SUPPLIED RECORDS:

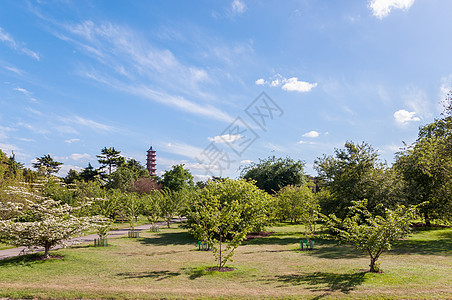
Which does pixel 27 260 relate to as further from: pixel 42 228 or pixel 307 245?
pixel 307 245

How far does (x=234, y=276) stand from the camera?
30.9 ft

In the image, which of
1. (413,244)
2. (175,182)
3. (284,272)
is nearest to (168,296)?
(284,272)

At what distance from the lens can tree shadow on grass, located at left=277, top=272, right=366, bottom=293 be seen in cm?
799

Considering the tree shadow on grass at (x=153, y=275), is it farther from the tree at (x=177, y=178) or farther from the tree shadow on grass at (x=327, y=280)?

OBJECTIVE: Reproduce the listing above word for word, leaving out the pictures.

RESULT OF THE EXERCISE:
Which does pixel 27 260 relate to as further from: pixel 42 228 or pixel 307 245?
pixel 307 245

How far does (x=234, y=276) stand from the camera?
30.9 ft

In the image, which of
1. (413,244)
2. (175,182)
3. (284,272)
is nearest to (168,296)?
(284,272)

At what distance from the lens can tree shadow on grass, located at left=277, top=272, right=366, bottom=293 be seen in cm?
799

Considering the tree shadow on grass at (x=153, y=275), is it farther from the tree at (x=177, y=178) or farther from the tree shadow on grass at (x=327, y=280)?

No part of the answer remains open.